[Collected data]
+++
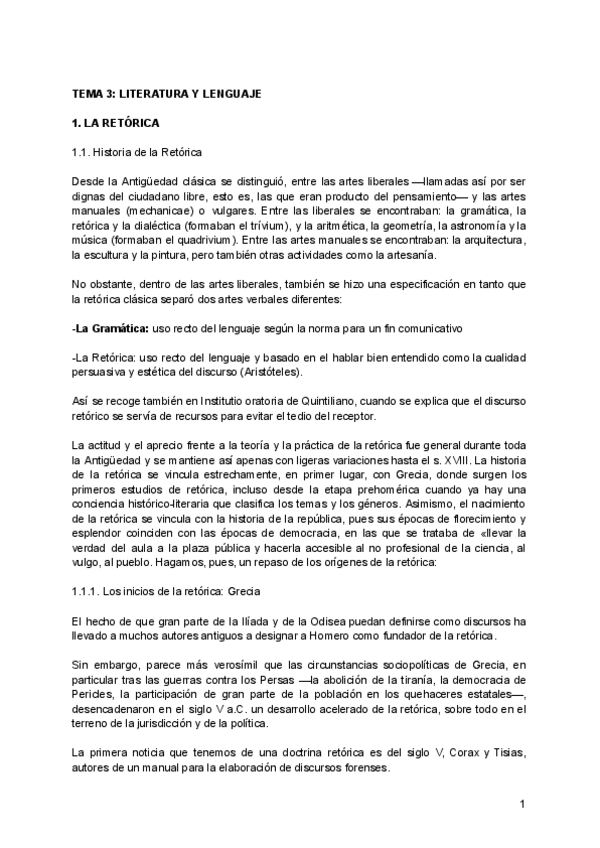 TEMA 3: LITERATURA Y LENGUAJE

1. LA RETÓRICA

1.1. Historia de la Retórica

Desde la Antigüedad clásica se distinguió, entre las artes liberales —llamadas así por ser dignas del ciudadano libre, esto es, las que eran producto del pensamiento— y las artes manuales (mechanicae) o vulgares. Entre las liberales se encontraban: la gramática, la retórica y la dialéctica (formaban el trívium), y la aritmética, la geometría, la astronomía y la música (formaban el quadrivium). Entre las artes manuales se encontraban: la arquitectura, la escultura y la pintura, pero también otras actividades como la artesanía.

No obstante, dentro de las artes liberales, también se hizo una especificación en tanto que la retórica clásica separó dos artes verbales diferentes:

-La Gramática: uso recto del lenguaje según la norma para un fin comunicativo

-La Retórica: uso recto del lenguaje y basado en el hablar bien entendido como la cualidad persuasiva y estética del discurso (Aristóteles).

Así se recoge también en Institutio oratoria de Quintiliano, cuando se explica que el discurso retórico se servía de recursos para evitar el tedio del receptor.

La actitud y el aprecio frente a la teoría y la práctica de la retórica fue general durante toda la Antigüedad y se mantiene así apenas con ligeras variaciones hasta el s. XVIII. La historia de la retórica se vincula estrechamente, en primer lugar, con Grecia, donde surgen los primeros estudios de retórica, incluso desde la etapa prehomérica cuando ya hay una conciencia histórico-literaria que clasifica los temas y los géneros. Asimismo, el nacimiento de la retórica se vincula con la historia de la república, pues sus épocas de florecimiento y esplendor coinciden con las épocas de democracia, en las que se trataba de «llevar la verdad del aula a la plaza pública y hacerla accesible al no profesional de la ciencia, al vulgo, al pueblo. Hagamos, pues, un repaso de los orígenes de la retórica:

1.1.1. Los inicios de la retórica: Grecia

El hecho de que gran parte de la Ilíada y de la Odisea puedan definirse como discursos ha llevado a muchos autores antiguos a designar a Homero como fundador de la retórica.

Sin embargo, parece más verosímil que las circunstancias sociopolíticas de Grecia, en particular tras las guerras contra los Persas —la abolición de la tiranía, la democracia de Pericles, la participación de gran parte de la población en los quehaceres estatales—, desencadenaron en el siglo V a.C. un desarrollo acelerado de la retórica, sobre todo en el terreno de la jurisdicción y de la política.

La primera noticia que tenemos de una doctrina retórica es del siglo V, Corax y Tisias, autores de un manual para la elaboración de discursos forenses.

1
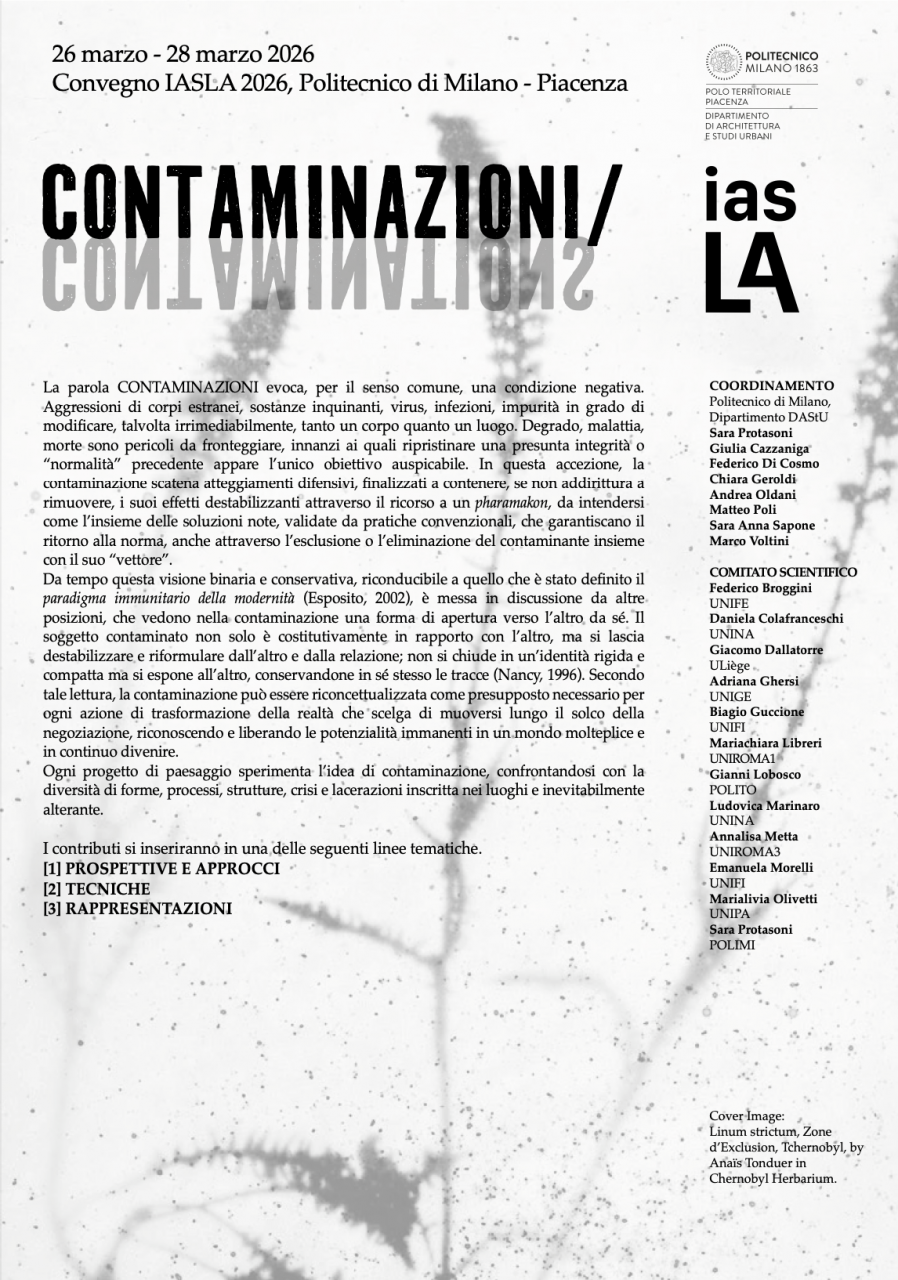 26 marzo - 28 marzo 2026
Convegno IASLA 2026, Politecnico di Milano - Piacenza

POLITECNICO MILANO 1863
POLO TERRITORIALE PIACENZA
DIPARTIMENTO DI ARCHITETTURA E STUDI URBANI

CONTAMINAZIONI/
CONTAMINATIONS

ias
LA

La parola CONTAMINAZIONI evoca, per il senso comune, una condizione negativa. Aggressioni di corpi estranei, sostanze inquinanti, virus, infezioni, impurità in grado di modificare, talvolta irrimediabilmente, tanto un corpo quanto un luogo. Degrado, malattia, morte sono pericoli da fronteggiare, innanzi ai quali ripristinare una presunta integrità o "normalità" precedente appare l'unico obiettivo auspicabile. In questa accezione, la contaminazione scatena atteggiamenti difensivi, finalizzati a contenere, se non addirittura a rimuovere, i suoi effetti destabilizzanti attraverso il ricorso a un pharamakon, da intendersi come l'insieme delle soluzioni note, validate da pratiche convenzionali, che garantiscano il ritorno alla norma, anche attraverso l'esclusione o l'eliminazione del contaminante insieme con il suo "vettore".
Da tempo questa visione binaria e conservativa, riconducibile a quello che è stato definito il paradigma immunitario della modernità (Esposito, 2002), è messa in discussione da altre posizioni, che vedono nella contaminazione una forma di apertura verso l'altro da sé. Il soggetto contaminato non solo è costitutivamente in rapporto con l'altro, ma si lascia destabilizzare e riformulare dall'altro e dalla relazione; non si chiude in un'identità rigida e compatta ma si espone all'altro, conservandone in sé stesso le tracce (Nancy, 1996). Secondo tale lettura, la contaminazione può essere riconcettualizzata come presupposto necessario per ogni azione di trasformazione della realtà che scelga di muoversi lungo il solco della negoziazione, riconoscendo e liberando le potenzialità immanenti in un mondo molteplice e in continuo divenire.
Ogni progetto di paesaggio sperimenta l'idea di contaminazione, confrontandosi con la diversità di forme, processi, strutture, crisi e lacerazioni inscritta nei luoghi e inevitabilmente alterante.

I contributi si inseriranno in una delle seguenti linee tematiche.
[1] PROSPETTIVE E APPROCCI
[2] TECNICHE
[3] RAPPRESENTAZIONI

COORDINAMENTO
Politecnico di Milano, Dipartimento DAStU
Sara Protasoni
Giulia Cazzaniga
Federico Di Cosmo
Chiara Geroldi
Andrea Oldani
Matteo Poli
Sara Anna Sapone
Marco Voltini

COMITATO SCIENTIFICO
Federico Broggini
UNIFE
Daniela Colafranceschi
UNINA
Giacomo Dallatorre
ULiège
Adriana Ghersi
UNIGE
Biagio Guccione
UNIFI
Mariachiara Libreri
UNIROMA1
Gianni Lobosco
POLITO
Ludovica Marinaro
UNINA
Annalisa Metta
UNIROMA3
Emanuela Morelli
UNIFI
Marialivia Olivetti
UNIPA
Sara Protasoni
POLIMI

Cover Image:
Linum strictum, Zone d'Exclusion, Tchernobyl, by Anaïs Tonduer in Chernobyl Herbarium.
+++
Every line in the data that holds the string "recto" should be returned.

§ **EXERCISE SOLUTION**:
-La Gramática: uso recto del lenguaje según la norma para un fin comunicativo
-La Retórica: uso recto del lenguaje y basado en el hablar bien entendido como la cualidad persuasiva y estética del discurso (Aristóteles).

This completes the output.